I just didn’t think my piece of the O.J. story would come in a small town church parking lot.

At first, O.J. and I made small talk as I set up the camera and turned it on. We started the interview.  He told me how his relatives enjoyed NW Louisiana, and how he was glad for a chance to visit because a visit meant excellent food, like mudbugs and fried okra (nobody cooks like Louisiana, I promise you).  He laughed a few times and made more than one joke. He really was “The Juice”–the charismatic man who could win a room in seconds. He was just like the guy in the Hertz commercials, only older and fatter.

Then I asked the question— THE QUESTION—the one I knew I couldn’t leave the parking lot without asking.

“It’s been just over ten years since the end of the trial,” I said. “Are you still looking for the killer? Do you still think about the case?”

“Has it been ten years?” he said.

“Yes,” I said, thinking there was no way he didn’t know that information. No way. He knew. It had defined his life every day since then.

Hadn’t it?

“Ten years,” he said. “Huh. Well, it it what it is. I don’t really think about it.”

Then, he laughed.

Honestly I didn’t know what to do. My stomach twisted and I wanted to throw up. I’ll never forget how scary and creepy he looked at that moment–dead behind the eyes and stone cold. The man had just laughed about a horrific double murder case, and he’d been the prime suspect. As I stood there, still recording, he switched the conversation to the red fire truck and told me a story about filming The Towering Inferno with Steve McQueen in the 1970s. Once again, he slipped into that famous persona of “The Juice”.

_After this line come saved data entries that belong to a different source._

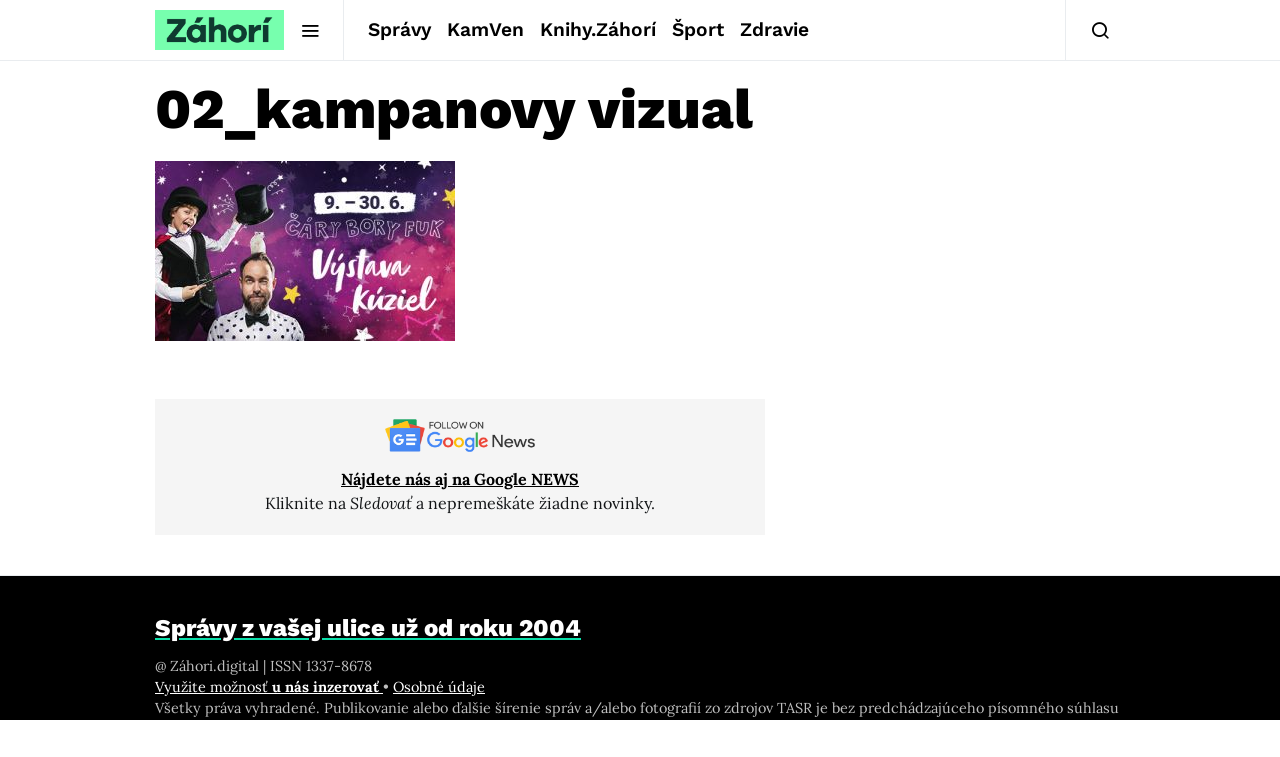

--- FILE ---
content_type: text/html; charset=utf-8
request_url: https://www.google.com/recaptcha/api2/aframe
body_size: 267
content:
<!DOCTYPE HTML><html><head><meta http-equiv="content-type" content="text/html; charset=UTF-8"></head><body><script nonce="d5lJsod-Cj1ezKJTYVoXAA">/** Anti-fraud and anti-abuse applications only. See google.com/recaptcha */ try{var clients={'sodar':'https://pagead2.googlesyndication.com/pagead/sodar?'};window.addEventListener("message",function(a){try{if(a.source===window.parent){var b=JSON.parse(a.data);var c=clients[b['id']];if(c){var d=document.createElement('img');d.src=c+b['params']+'&rc='+(localStorage.getItem("rc::a")?sessionStorage.getItem("rc::b"):"");window.document.body.appendChild(d);sessionStorage.setItem("rc::e",parseInt(sessionStorage.getItem("rc::e")||0)+1);localStorage.setItem("rc::h",'1768677306105');}}}catch(b){}});window.parent.postMessage("_grecaptcha_ready", "*");}catch(b){}</script></body></html>

--- FILE ---
content_type: text/plain; charset=UTF-8
request_url: https://at.teads.tv/fpc?analytics_tag_id=PUB_21261&tfpvi=&gdpr_status=22&gdpr_reason=220&gdpr_consent=&ccpa_consent=&shared_ids=&sv=d656f4a&
body_size: -83
content:
NDk0MzAwNmEtNzNmMS00ZjEzLWI2OTYtMDAwZDE4YzIzMmMyIzUtNA==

I just wanted to get out of there.

Right then, as I looked into his eyes, I had confirmation of what I always had suspected. This man had something to do with that murder. I don’t know if he had help, and I don’t know if he was alone.  O.J. could have planned it, or maybe it happened in a fit of rage.  I’ll probably never know.

But I do know one thing for sure. O.J. Simpson was on Bundy Drive that night. He has some sort of responsibility. An innocent person doesn’t laugh about a murder while doing an on camera interview with a TV reporter. An innocent person doesn’t switch subjects that easily.

And an innocent person doesn’t make jokes about a case that everyone called “The Trial of the Century.”

On this, the 20th anniversary of Nicole and Ron’s murder, my heart goes out to those families. That case played out in such a public way, but two decades later,  no one sits in jail for the crime. Yes, O.J. is in jail on other charges. A civil court held him responsible. The LAPD considers the case closed. But it’s still sort of a hollow thing.

For me, it’s a case I’ll always have a small tie to. The day I met O.J. Simpson still ranks at the top of my list as one of the strangest things I have ever encountered in my years as a TV reporter and anchor. It’s one of those moments I couldn’t forget, even if I tried.